Re: Bug (with fix): Neko HTML parser goes on defaults.

2007-05-21 Thread Marcin Okraszewski
> I would suggest that you open a JIRA issue and attach the patch there.
> For this case, there is a similar issue(with patch) at NUTCH-369.

Done - NUTCH-487

Marcin


Re: Bug (with fix): Neko HTML parser goes on defaults.

2007-05-21 Thread Doğacan Güney

Hi,

On 5/21/07, Marcin Okraszewski <[EMAIL PROTECTED]> wrote:

Hi,
The Neko HTML parser set up is done in silent try / catch statement (Nutch 0.9: 
HtmlParser.java:248-259). The problem is that the first feature being set 
thrown an exception. So, the whole setup block is skipped. The catch statement 
does nothing, so probably nobody noticed this.

I attach a patch which fixes this. It was done on Nutch 0.9, but SVN trunk 
contains the same code.

The patch does:
1. Fixes augmentations feature.
2. Removes include-comments feature, because I couldn't find anything similar 
at http://people.apache.org/~andyc/neko/doc/html/settings.html
3. Prints warn message when exception is caught.

Please note that now there goes a lot for messages to console (not log4j log), because 
"report-errors" feature is being set.
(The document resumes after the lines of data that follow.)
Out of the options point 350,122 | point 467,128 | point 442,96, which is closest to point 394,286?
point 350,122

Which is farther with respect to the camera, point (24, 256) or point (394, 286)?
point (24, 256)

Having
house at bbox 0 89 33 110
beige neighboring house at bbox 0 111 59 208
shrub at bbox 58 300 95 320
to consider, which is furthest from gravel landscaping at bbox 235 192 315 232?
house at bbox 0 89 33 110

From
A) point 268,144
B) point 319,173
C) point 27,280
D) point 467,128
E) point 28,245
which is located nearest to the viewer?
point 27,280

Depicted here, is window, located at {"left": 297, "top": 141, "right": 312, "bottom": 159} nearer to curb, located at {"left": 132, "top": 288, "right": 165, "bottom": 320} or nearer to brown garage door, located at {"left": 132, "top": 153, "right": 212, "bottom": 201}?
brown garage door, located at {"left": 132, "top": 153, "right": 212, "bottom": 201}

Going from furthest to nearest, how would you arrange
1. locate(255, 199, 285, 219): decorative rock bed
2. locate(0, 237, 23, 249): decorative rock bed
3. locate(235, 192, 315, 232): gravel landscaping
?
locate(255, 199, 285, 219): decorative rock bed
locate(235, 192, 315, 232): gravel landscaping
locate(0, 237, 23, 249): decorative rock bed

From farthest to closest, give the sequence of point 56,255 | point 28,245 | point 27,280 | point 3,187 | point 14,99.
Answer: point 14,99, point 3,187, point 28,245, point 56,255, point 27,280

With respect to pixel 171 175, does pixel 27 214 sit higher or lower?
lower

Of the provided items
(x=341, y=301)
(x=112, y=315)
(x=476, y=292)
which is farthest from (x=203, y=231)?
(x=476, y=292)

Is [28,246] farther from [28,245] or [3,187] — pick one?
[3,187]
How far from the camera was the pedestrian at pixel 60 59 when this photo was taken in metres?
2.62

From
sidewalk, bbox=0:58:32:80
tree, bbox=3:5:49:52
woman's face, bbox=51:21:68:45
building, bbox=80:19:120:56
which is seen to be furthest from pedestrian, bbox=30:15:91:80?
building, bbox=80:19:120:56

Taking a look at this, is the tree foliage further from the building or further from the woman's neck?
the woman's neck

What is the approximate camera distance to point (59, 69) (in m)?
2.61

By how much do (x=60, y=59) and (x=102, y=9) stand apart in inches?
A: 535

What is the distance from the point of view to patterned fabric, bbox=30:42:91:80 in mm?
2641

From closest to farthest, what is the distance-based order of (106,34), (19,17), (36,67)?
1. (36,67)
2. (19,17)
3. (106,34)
Shouldn't it be removed?


I would suggest that you open a JIRA issue and attach the patch there.
For this case, there is a similar issue(with patch) at NUTCH-369.



Cheers,
Marcin




--
Doğacan Güney


Bug (with fix): Neko HTML parser goes on defaults.

2007-05-21 Thread Marcin Okraszewski
Hi,
The Neko HTML parser set up is done in silent try / catch statement (Nutch 0.9: 
HtmlParser.java:248-259). The problem is that the first feature being set 
thrown an exception. So, the whole setup block is skipped. The catch statement 
does nothing, so probably nobody noticed this.

I attach a patch which fixes this. It was done on Nutch 0.9, but SVN trunk 
contains the same code. 

The patch does:
1. Fixes augmentations feature.
2. Removes include-comments feature, because I couldn't find anything similar 
at http://people.apache.org/~andyc/neko/doc/html/settings.html
3. Prints warn message when exception is caught.

Please note that now there goes a lot for messages to console (not log4j log), 
because "report-errors" feature is being set. Shouldn't it be removed?

Cheers,
Marcin--- nutch-0.9/src/plugin/parse-html/src/java/org/apache/nutch/parse/html/HtmlParser.java	2007-04-03 05:44:21.0 +0200
+++ ../nutch-0.9/src/plugin/parse-html/src/java/org/apache/nutch/parse/html/HtmlParser.java	2007-05-21 12:33:46.0 +0200
@@ -246,9 +246,9 @@
 DOMFragmentParser parser = new DOMFragmentParser();
 // some plugins, e.g., creativecommons, need to examine html comments
 try {
-  parser.setFeature("http://apache.org/xml/features/include-comments";, 
-  true);
-  parser.setFeature("http://apache.org/xml/features/augmentations";, 
+//  parser.setFeature("http://apache.org/xml/features/include-comments";, 
+//  true);
+  parser.setFeature("http://cyberneko.org/html/features/augmentations";, 
   true);
   parser.setFeature("http://cyberneko.org/html/features/balance-tags/ignore-outside-content";,
   false);
@@ -256,7 +256,9 @@
   true);
   parser.setFeature("http://cyberneko.org/html/features/report-errors";,
   true);
-} catch (SAXException e) {}
+} catch (SAXException e) {
+	LOG.warn("Exception while setting Neko parser settings.", e);
+}
 // convert Document to DocumentFragment
 HTMLDocumentImpl doc = new HTMLDocumentImpl();
 doc.setErrorChecking(false);